SET EXERCISE:
Reproduce each of the rows below verbatim, without changing anything.

EXTRACTED MATERIAL:
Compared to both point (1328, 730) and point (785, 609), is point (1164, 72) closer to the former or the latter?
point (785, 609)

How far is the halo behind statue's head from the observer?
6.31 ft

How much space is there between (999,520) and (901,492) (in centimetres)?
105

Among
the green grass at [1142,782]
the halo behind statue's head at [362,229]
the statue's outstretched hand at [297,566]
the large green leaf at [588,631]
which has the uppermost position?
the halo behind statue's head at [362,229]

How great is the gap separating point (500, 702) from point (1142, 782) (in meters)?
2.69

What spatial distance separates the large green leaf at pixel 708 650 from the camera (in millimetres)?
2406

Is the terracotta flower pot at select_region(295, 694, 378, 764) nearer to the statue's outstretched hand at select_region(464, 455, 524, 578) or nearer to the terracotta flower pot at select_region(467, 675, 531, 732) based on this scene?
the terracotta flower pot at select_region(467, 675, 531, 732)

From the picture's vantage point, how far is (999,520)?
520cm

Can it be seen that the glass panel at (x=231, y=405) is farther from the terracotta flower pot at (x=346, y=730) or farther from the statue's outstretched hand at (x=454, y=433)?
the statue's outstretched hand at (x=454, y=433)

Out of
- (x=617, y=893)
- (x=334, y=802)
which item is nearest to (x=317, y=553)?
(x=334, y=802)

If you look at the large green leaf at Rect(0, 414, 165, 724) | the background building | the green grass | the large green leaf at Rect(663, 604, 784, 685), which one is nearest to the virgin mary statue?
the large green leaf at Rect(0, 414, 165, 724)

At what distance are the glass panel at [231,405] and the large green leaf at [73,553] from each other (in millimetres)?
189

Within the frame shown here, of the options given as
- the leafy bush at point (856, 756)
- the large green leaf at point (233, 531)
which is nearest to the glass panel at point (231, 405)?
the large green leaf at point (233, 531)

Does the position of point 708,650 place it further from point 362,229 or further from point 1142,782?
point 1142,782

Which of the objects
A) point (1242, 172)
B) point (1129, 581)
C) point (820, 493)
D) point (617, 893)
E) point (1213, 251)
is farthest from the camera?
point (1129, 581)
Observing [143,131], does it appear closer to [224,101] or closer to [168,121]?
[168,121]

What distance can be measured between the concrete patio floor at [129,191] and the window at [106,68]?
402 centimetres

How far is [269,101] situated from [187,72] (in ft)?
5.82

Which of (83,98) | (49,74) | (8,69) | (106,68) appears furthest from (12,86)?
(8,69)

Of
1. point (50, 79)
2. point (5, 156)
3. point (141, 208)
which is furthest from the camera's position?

EXERCISE SOLUTION:
Compared to both point (1328, 730) and point (785, 609), is point (1164, 72) closer to the former or the latter?
point (785, 609)

How far is the halo behind statue's head from the observer?
6.31 ft

How much space is there between (999,520) and (901,492) (in centimetres)?
105

Among
the green grass at [1142,782]
the halo behind statue's head at [362,229]
the statue's outstretched hand at [297,566]
the large green leaf at [588,631]
which has the uppermost position?
the halo behind statue's head at [362,229]

How great is the gap separating point (500, 702) from point (1142, 782) (in meters)?
2.69

What spatial distance separates the large green leaf at pixel 708 650 from the camera (in millimetres)?
2406

Is the terracotta flower pot at select_region(295, 694, 378, 764) nearer to the statue's outstretched hand at select_region(464, 455, 524, 578) or nearer to the terracotta flower pot at select_region(467, 675, 531, 732) based on this scene?
the terracotta flower pot at select_region(467, 675, 531, 732)

From the picture's vantage point, how far is (999,520)?
520cm

Can it be seen that the glass panel at (x=231, y=405) is farther from the terracotta flower pot at (x=346, y=730) or farther from the statue's outstretched hand at (x=454, y=433)?
the statue's outstretched hand at (x=454, y=433)

Out of
- (x=617, y=893)
- (x=334, y=802)
which item is nearest to (x=317, y=553)?
(x=334, y=802)

If you look at the large green leaf at Rect(0, 414, 165, 724) | the background building | the green grass | the large green leaf at Rect(663, 604, 784, 685), which one is nearest to the virgin mary statue?
the large green leaf at Rect(0, 414, 165, 724)

At what distance are the glass panel at [231,405] and the large green leaf at [73,553] from each other (in millimetres)?
189

Within the frame shown here, of the options given as
- the leafy bush at point (856, 756)
- the large green leaf at point (233, 531)
which is nearest to the glass panel at point (231, 405)?
the large green leaf at point (233, 531)

Does the position of point 708,650 place it further from point 362,229 or further from point 1142,782?
point 1142,782

Which of the objects
A) point (1242, 172)
B) point (1129, 581)
C) point (820, 493)
D) point (617, 893)
E) point (1213, 251)
is farthest from the camera?
point (1129, 581)
Observing [143,131], does it appear closer to [224,101] or closer to [168,121]?
[168,121]

What distance can be measured between the concrete patio floor at [129,191] and the window at [106,68]?
402 centimetres

How far is [269,101] situated from [187,72] (in ft)?
5.82

Which of (83,98) | (49,74) | (8,69) | (106,68) appears furthest from (12,86)?
(8,69)

Of
1. point (50, 79)
2. point (5, 156)
3. point (141, 208)
which is furthest from the camera's position?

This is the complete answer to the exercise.